Information provided:
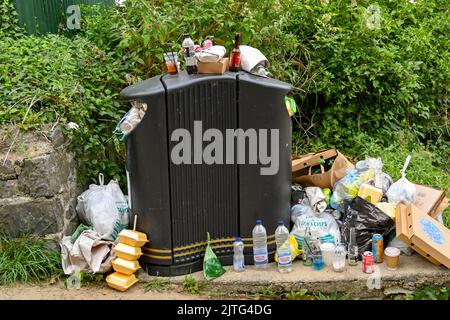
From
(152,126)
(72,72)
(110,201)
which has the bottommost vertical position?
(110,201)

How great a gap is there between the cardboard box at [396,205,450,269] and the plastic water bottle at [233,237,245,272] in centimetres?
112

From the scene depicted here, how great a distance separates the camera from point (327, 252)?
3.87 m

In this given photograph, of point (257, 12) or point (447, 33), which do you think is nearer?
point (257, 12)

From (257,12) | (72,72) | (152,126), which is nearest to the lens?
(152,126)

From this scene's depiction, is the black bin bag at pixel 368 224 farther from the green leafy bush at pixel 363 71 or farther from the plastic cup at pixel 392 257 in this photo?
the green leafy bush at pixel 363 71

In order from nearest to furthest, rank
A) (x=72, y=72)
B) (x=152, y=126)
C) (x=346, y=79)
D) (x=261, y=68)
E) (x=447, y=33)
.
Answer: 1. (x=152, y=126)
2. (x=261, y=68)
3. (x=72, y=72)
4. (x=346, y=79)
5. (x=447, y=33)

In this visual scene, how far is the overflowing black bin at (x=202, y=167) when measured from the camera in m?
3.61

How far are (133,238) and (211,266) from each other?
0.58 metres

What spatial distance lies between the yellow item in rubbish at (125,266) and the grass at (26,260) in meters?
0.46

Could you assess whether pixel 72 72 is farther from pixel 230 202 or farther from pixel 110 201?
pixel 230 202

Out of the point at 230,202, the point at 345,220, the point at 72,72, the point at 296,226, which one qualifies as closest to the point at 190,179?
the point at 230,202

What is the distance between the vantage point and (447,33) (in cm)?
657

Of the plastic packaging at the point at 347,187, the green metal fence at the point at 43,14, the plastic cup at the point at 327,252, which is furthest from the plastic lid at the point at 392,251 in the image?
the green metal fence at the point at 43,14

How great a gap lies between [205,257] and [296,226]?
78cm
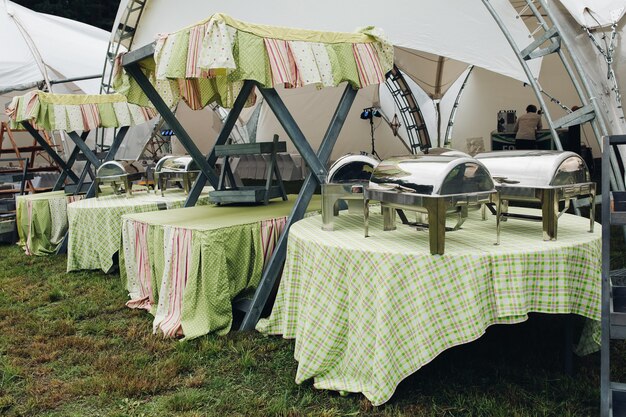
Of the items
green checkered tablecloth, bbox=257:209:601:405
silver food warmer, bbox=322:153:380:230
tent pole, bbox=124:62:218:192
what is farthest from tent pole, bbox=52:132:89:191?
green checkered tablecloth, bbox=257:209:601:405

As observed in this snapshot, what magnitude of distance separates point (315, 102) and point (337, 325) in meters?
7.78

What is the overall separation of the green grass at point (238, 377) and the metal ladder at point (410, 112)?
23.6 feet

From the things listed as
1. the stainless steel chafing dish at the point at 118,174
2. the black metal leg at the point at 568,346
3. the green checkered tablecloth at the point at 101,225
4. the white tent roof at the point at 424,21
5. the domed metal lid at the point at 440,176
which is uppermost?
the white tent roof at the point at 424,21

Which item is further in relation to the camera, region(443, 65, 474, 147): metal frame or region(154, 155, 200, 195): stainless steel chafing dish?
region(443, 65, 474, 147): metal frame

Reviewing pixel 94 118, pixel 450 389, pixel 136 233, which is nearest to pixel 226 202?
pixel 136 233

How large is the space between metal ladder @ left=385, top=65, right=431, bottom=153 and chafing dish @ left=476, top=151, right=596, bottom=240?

What to work on:
Rewrite the lines of the records starting at the one containing "From this scene's" and ending at the one containing "5. (x=447, y=33)", replacing "black bin bag" with "black trash bag" and leaving everything else unchanged.

The reply:
From this scene's depiction, is the black trash bag at pixel 368 224 farther from the green leafy bush at pixel 363 71 or farther from the plastic cup at pixel 392 257 in this photo?
the green leafy bush at pixel 363 71

In order from nearest to furthest, rank
A) (x=72, y=72)
B) (x=152, y=126)
C) (x=346, y=79)
D) (x=261, y=68)
E) (x=447, y=33)
.
Answer: 1. (x=152, y=126)
2. (x=261, y=68)
3. (x=72, y=72)
4. (x=346, y=79)
5. (x=447, y=33)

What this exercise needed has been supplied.